• November 30, 2015
Photograph by Maura Teague

Photograph by Maura Teague

“Price discrimination” is flexible pricing for the same product or service based on particular customers’ circumstances. The same product will have different prices, say, for “business users” or “students,” for “early birds” and the rest of us, for the indigent and the wealthier clientele.

Do you have a problem with that? How about nearly identical versions of a product, sold as “Plain,” “Sterling,” and “Platinum Elite” at progressively higher prices and steeply higher profit margins? How about a $6 can of soup at eye-level on the supermarket shelf and an identical can of soup for $3 on a lower shelf? How about charging internet users money for access to a file that is available elsewhere on the internet for free? Should any of these practices be illegal? Which of these practices is immoral? Which is dishonest (if any)?

How about a security company that sells security services and systems that allegedly cost 250% more than a comparable product consumers can buy?

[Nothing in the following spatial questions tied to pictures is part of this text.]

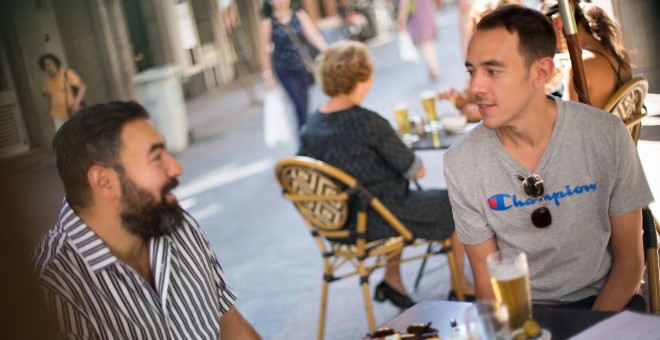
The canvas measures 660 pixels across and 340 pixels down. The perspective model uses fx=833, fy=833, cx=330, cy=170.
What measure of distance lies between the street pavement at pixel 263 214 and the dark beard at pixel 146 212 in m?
0.23

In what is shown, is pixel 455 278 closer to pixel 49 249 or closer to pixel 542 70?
pixel 542 70

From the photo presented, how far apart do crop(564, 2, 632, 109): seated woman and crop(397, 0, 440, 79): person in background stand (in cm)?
866

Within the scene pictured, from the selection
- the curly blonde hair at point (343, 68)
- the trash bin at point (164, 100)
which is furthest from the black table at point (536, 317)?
the trash bin at point (164, 100)

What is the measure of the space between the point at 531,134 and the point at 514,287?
0.67 metres

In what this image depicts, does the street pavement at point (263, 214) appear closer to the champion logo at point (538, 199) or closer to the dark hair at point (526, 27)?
the champion logo at point (538, 199)

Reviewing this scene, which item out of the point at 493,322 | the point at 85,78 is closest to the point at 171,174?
the point at 493,322

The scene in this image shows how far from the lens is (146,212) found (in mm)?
2250

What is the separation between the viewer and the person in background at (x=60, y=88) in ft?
13.3

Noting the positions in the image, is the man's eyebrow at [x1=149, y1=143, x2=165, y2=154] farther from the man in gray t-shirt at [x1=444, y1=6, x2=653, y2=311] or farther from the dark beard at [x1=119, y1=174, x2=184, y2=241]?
the man in gray t-shirt at [x1=444, y1=6, x2=653, y2=311]

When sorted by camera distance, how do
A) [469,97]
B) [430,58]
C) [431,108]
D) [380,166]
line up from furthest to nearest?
[430,58]
[431,108]
[469,97]
[380,166]

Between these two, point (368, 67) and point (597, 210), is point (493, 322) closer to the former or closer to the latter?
point (597, 210)

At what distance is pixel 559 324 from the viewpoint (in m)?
1.79

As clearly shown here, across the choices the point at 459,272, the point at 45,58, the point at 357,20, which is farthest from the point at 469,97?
the point at 357,20

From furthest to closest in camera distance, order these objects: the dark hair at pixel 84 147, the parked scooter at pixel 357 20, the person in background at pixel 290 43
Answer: the parked scooter at pixel 357 20, the person in background at pixel 290 43, the dark hair at pixel 84 147
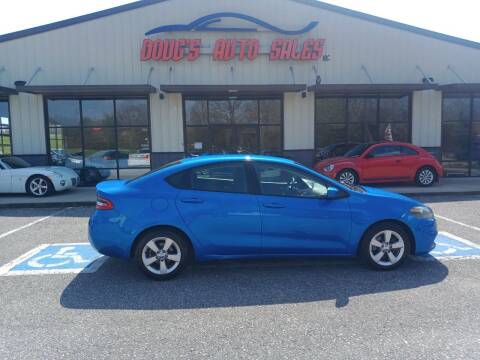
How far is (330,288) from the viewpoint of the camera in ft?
13.3

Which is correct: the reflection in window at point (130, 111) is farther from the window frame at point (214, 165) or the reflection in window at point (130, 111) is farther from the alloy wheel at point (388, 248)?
the alloy wheel at point (388, 248)

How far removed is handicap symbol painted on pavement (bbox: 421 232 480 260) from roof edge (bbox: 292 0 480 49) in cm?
1049

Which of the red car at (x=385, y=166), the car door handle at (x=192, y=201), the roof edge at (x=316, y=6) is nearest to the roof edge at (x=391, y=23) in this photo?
the roof edge at (x=316, y=6)

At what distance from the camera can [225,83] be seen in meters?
13.5

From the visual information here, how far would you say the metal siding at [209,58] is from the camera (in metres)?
13.1

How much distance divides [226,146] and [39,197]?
6.63 meters

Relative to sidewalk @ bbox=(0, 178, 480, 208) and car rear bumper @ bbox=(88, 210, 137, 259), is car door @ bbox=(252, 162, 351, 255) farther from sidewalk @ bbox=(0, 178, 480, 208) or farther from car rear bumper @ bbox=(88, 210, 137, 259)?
sidewalk @ bbox=(0, 178, 480, 208)

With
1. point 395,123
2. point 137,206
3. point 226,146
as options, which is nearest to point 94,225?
point 137,206

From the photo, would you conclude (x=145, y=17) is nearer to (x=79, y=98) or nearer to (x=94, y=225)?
(x=79, y=98)

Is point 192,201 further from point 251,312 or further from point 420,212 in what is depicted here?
point 420,212

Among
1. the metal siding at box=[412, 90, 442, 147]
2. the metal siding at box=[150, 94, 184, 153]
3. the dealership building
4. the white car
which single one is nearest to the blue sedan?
the white car

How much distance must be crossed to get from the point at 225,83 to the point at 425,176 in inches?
299

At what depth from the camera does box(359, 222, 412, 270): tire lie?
446 centimetres

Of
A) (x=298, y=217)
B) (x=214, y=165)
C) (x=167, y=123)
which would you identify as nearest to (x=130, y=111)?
(x=167, y=123)
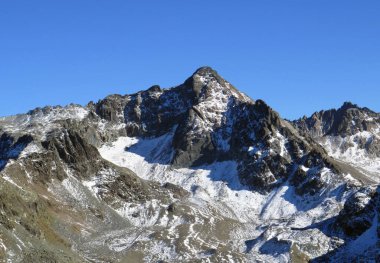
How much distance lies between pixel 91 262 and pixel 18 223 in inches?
1164

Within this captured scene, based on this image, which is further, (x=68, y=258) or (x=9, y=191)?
(x=9, y=191)

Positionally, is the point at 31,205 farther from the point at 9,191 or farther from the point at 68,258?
the point at 68,258

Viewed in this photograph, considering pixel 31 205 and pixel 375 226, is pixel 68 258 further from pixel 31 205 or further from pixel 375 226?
pixel 375 226

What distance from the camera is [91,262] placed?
199 metres

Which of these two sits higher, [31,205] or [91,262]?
[31,205]

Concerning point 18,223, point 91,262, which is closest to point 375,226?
point 91,262

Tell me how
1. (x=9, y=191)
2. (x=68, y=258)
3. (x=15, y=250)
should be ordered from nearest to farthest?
(x=15, y=250) < (x=68, y=258) < (x=9, y=191)

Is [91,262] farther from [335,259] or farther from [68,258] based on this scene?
[335,259]

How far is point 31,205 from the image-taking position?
198125 mm

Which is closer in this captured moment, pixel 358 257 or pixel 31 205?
pixel 358 257

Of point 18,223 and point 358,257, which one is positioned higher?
point 18,223

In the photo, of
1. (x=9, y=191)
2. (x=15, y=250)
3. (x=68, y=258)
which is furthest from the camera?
(x=9, y=191)

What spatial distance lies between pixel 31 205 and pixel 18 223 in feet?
65.9

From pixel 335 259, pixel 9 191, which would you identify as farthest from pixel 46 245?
pixel 335 259
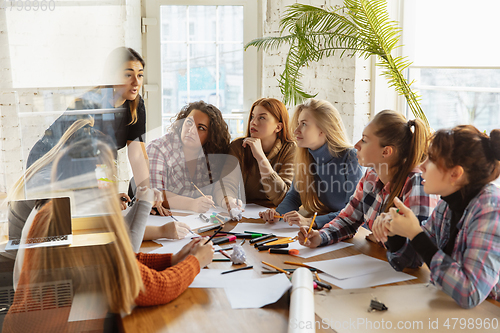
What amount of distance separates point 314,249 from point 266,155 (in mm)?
916

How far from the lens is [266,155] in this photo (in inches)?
91.5

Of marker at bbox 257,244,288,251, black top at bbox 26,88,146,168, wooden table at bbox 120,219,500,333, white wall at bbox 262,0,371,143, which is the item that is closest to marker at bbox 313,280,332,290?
wooden table at bbox 120,219,500,333

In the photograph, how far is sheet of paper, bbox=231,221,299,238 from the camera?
5.46ft

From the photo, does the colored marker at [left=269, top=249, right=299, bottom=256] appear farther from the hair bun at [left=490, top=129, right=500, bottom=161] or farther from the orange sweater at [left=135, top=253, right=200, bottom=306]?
the hair bun at [left=490, top=129, right=500, bottom=161]

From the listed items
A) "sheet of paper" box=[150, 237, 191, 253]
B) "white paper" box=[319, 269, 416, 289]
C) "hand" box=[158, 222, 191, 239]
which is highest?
"hand" box=[158, 222, 191, 239]

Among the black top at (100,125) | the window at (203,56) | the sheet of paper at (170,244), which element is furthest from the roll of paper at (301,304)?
the window at (203,56)

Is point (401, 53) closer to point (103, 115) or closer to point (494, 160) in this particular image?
point (494, 160)

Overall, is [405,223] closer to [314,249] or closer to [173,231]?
[314,249]

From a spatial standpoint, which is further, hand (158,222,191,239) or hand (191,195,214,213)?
hand (191,195,214,213)

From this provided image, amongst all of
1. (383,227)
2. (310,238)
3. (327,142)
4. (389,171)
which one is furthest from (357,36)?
(383,227)

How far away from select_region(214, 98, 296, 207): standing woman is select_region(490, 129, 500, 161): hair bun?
3.83 feet

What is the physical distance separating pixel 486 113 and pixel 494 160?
4.46 ft

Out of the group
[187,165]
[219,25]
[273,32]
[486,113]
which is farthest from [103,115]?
[486,113]

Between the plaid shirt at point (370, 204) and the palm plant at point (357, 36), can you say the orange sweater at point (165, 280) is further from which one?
the palm plant at point (357, 36)
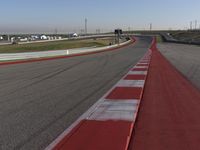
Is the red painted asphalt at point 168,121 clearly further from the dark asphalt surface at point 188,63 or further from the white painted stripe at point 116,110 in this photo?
the dark asphalt surface at point 188,63

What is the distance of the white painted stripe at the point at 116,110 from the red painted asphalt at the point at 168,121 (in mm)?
192

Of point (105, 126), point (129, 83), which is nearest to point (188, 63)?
point (129, 83)

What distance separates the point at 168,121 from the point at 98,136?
1506 mm

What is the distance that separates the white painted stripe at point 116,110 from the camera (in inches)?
219

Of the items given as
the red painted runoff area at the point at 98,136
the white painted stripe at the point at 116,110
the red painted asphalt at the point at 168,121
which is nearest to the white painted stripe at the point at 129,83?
the red painted asphalt at the point at 168,121

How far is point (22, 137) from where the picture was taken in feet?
14.6

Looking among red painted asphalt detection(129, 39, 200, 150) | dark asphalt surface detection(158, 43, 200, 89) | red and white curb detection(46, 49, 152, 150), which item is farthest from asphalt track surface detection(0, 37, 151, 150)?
dark asphalt surface detection(158, 43, 200, 89)

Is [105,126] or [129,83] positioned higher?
[105,126]

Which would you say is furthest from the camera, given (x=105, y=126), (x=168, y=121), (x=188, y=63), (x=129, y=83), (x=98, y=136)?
(x=188, y=63)

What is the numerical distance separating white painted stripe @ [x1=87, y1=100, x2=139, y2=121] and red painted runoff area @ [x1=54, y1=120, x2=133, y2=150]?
285 mm

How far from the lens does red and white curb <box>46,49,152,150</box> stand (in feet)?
13.4

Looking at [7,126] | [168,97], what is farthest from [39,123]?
[168,97]

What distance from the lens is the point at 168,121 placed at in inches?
207

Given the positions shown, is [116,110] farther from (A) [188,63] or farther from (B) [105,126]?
(A) [188,63]
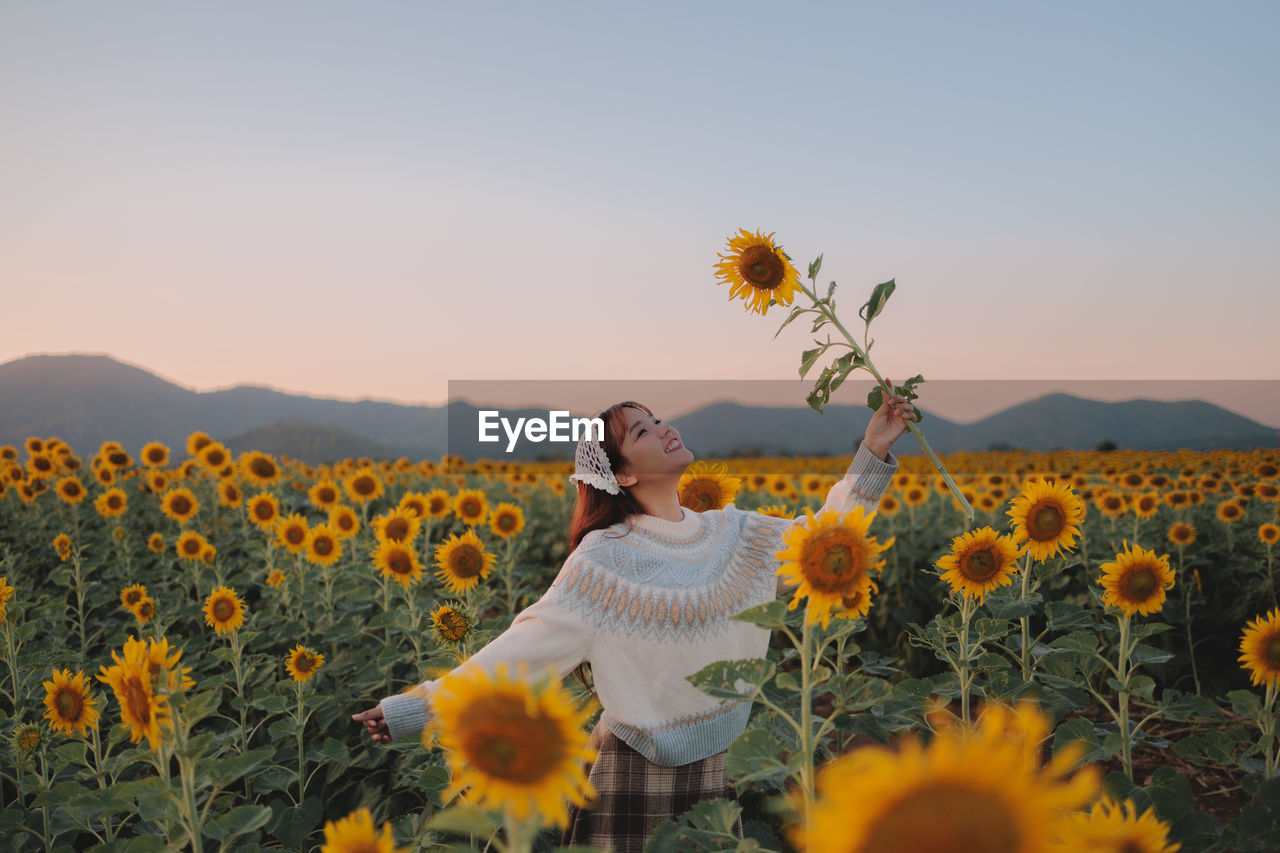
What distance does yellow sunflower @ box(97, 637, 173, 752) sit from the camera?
1.88 m

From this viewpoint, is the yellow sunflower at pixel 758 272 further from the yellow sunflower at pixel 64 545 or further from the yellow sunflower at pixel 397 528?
the yellow sunflower at pixel 64 545

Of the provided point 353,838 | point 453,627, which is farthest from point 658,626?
point 353,838

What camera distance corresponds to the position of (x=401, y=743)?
289 cm

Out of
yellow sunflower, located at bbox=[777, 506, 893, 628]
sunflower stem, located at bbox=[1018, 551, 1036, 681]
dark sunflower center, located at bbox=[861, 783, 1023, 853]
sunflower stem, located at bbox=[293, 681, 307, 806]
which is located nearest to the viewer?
dark sunflower center, located at bbox=[861, 783, 1023, 853]

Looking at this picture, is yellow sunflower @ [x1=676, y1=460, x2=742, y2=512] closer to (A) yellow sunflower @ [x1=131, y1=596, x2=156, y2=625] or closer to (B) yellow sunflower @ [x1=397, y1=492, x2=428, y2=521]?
(B) yellow sunflower @ [x1=397, y1=492, x2=428, y2=521]

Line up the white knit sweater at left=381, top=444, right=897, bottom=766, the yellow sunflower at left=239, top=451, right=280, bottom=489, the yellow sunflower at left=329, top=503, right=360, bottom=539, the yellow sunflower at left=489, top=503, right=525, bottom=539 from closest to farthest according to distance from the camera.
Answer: the white knit sweater at left=381, top=444, right=897, bottom=766
the yellow sunflower at left=489, top=503, right=525, bottom=539
the yellow sunflower at left=329, top=503, right=360, bottom=539
the yellow sunflower at left=239, top=451, right=280, bottom=489

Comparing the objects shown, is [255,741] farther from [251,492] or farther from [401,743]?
[251,492]

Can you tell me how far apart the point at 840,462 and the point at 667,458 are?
16.8 m

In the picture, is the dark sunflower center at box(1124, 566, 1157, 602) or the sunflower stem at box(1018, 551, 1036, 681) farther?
the sunflower stem at box(1018, 551, 1036, 681)

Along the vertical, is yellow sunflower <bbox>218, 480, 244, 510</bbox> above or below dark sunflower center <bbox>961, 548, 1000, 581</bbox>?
below

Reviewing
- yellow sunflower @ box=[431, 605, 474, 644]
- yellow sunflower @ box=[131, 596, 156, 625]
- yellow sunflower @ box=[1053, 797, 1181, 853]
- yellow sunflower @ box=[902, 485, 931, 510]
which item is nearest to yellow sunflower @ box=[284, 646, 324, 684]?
yellow sunflower @ box=[431, 605, 474, 644]

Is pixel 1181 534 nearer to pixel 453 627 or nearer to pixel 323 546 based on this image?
pixel 453 627

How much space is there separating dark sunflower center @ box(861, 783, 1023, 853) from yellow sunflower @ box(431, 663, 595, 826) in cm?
45

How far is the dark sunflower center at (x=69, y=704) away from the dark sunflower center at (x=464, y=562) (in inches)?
64.3
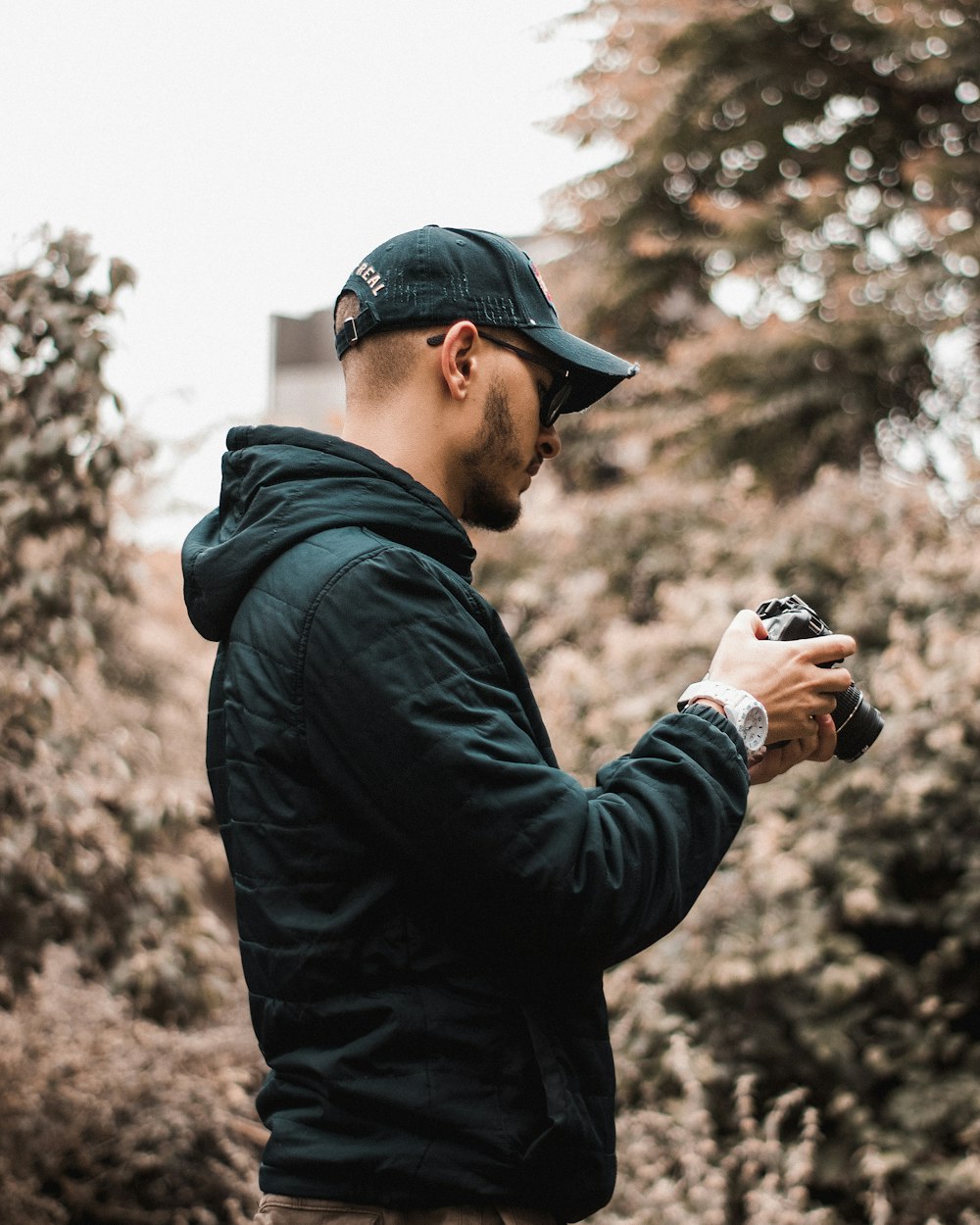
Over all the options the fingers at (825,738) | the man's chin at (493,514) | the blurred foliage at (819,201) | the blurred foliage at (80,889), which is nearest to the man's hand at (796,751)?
the fingers at (825,738)

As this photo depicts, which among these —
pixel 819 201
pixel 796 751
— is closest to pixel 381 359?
pixel 796 751

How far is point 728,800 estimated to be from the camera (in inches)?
57.0

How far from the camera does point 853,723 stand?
67.9 inches

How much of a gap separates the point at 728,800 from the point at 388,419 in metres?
0.66

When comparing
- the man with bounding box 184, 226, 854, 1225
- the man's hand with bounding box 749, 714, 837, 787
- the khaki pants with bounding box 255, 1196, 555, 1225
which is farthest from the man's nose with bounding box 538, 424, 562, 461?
the khaki pants with bounding box 255, 1196, 555, 1225

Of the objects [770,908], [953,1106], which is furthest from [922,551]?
[953,1106]

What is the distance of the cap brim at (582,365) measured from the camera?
64.0 inches

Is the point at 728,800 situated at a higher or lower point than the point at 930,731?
higher

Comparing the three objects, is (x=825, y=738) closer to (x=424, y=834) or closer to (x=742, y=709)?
(x=742, y=709)

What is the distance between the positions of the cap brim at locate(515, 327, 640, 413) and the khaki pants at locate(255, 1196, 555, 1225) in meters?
1.01

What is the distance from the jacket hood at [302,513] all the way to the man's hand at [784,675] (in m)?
0.37

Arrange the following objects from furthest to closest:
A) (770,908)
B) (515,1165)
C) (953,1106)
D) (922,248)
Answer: (922,248)
(770,908)
(953,1106)
(515,1165)

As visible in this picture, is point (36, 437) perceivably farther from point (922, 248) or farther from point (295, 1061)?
point (922, 248)

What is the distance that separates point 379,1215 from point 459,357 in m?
1.03
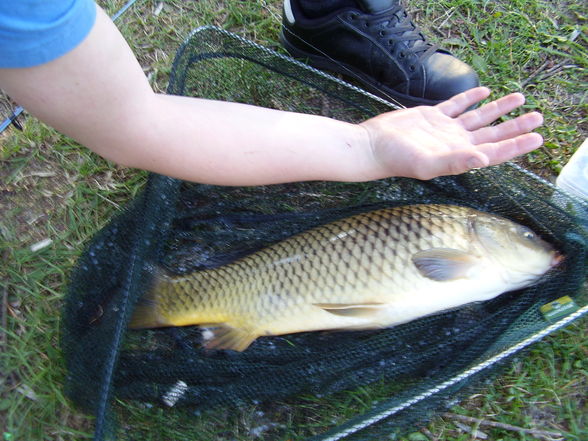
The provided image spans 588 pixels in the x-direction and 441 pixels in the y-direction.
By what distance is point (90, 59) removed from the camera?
81 centimetres

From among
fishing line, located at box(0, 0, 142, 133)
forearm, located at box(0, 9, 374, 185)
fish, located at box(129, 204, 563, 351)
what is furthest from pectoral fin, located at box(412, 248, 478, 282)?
fishing line, located at box(0, 0, 142, 133)

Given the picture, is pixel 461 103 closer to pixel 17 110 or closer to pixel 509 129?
pixel 509 129

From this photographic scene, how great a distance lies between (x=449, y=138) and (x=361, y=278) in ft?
1.19

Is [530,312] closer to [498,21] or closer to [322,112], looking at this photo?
[322,112]

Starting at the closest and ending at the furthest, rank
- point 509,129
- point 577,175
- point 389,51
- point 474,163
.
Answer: point 474,163 → point 509,129 → point 577,175 → point 389,51

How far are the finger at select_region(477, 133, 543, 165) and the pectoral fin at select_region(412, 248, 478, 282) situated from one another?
0.22 m

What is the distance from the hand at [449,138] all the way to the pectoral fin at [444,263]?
0.18 m

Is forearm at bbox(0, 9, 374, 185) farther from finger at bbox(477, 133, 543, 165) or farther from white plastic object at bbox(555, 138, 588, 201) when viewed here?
white plastic object at bbox(555, 138, 588, 201)

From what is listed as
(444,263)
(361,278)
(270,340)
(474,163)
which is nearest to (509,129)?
(474,163)

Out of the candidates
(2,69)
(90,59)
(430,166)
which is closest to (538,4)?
(430,166)

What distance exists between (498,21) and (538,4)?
144 millimetres

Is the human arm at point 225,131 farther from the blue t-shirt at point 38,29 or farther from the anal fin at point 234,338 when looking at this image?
the anal fin at point 234,338

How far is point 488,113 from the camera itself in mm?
1148

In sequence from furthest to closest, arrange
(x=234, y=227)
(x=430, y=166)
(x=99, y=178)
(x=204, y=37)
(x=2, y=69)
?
(x=99, y=178)
(x=204, y=37)
(x=234, y=227)
(x=430, y=166)
(x=2, y=69)
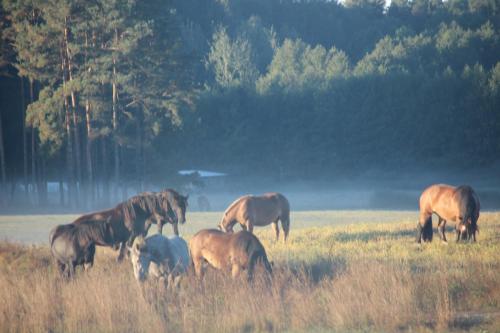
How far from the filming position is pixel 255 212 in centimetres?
2292

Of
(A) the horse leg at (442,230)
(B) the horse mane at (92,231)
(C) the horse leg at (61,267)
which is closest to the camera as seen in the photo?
(B) the horse mane at (92,231)

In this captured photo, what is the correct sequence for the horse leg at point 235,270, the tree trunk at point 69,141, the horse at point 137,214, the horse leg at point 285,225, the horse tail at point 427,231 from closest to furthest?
the horse leg at point 235,270 → the horse at point 137,214 → the horse tail at point 427,231 → the horse leg at point 285,225 → the tree trunk at point 69,141

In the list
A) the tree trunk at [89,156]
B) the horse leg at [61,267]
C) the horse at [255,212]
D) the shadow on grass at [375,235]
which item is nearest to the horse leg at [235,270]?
the horse leg at [61,267]

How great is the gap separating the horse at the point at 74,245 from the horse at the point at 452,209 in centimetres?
1006

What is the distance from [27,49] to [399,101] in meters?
43.3

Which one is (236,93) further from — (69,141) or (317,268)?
(317,268)

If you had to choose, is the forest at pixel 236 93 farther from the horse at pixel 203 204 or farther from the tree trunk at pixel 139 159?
the horse at pixel 203 204

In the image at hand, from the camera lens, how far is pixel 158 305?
42.0 ft

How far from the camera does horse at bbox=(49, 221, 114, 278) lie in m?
15.2

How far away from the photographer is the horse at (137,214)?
1644cm

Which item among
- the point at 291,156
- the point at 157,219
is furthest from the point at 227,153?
the point at 157,219

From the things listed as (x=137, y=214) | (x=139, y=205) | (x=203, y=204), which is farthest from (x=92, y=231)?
(x=203, y=204)

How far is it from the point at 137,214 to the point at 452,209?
928cm

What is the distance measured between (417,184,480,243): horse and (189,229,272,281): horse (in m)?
8.40
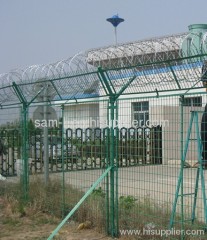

When should the government step in? When does such commercial conduct rise to the level of fraud? Or “unjust enrichment”?

 

I do not presume to know the answers to these questions, which go to the heart of free markets and government regulation. “How much profit is too much profit?” “How rich is too rich?” “When should the government step in an shut down a business because no rational consumer would buy its products?” (You might be too young to remember Pet Rocks.)

I will follow Larson v. Per Mar Security & Research Corp., a proposed class action recently removed to U.S. District Court (D. Minn.) from Dakota County District Court (Minn.). The basic allegations are that Defendant Per Mar Security & Research Corp. overcharged its customers. We will see how this case plays out. Over time, my sense of the case may change, but my first impression is that consumers who buy supposedly over-priced goods or services should not then be able to sue the seller solely on the basis of the excessive price. That is not what our court system is for. That is what our market system is for.